Issue of failed featurizer from version 0.4.1
Hi,
I was using Boltz-1 version 0.4.1 for some inference tasks, among which some failed with a series of errors like below and it took a long time to fail:
Featurizer failed on 1mu8_B_248 with error index 12456 is out of bounds for axis 0 with size 12456. Skipping.
I am aware that some other issues have discussed the same problem, including #4, #162, and #184. However, as they either were based on an older version of Boltz-1, or do not seem to have a continuing discussion/definitive resolution, I wanted to bring this issue to the authors' attention.
In my case, I ran the following command:
boltz predict 1mu8_B_248.fasta --output_format pdb --write_full_pae --write_full_pde --out_dir .
Here is the FASTA file the failed run used:
>A|protein|msa_1.csv
TFGSGEADCGLRPLFEKKSLEDKTERELLESYIDGR
>B|protein|msa_0.csv
IVEGSDAEIGMSPWQVMLFRKSPQELLCGASLISDRWVLTAAHCLLYPPWDKNFTENDLLVRIGKHSRTRYERNIEKISMLEKIYIHPRYNWRENLDRDIALMKLKKPVAFSDYIHPVCLPDRETAASLLQAGYKGRVTGWGNLKETWTANVGKGQPSVLQVVNLPIVERPVCKDSTRIRITDNMFCAGYKPDEGKRGDACEGDSGGPFVMKSPFNNRWYQMGIVSWGEGCDRDGKYGFYTHVFRLKKWIQKVIDQFGE
>C|smiles
Cc1ccnc(c1F)CNC(=O)CN2C(=C[NH+]=C(C2=O)NCC(c3cccc[nH+]3)(F)F)C
The two CSV files are both from the MMseqs2 server in another (successful) inference task (with --use_msa_server) for a binding complex that shared the same sequences. The prediction was performed on an A40 GPU. Here I have also attached the two CSV files.

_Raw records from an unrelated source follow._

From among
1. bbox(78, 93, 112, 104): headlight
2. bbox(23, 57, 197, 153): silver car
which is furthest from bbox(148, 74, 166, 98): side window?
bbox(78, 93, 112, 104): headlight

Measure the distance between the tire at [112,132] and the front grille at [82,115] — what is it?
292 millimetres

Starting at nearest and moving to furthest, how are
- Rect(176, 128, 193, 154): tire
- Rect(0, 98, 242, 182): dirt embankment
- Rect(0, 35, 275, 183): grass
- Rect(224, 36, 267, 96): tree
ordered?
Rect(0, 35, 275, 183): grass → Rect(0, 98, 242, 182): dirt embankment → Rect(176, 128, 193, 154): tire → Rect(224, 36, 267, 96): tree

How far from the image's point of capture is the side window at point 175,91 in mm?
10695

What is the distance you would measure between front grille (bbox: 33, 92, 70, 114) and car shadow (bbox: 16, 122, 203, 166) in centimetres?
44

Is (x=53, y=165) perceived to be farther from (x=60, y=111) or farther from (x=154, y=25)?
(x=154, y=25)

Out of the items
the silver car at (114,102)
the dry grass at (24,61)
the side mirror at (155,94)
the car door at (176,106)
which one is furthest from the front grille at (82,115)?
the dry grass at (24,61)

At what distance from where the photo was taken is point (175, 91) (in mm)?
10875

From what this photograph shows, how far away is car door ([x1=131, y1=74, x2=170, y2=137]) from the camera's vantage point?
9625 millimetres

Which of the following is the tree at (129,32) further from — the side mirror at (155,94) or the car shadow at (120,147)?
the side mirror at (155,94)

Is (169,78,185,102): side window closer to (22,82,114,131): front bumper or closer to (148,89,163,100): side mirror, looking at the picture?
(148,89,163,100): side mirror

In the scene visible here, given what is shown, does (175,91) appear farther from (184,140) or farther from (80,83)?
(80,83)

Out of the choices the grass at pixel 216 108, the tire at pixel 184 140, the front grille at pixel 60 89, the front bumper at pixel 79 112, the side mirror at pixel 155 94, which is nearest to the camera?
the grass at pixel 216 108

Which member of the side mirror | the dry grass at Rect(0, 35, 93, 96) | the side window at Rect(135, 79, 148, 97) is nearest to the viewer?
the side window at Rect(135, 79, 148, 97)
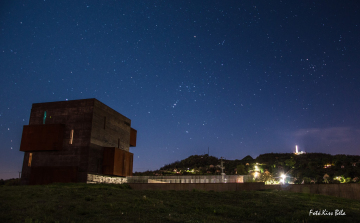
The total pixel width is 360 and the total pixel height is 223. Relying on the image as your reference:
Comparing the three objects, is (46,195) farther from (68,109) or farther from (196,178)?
(196,178)

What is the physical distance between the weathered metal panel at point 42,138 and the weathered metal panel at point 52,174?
7.16 feet

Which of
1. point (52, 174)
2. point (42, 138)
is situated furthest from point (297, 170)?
point (42, 138)

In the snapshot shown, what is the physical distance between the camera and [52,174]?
28141mm

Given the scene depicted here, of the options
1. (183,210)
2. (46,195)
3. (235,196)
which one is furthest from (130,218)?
(235,196)

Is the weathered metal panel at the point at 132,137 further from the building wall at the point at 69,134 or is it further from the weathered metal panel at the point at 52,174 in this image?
the weathered metal panel at the point at 52,174

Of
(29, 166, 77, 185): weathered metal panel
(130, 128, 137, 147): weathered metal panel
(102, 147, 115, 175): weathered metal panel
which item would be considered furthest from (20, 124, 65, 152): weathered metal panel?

I have also tried removing the MSA paths from the FASTA file and rerunning the same command without the --use_msa_server server and it worked. The generated CSV files in this new run are exactly the same as msa_0.csv and msa_1.csv. This is weird to me, as the two approaches should have been equivalent if they had the same MSA files. I am not entirely sure if this indicates that the issue is kind of stochastic (as one comment in #4 pointed out), but I tried rerunning the original command (with the FASTA file specifying MSA paths) 3 times and the same issue persisted.
Please let me know if there is any additional information needed for troubleshooting! Thanks so much for your attention and for making this tool open-sourced!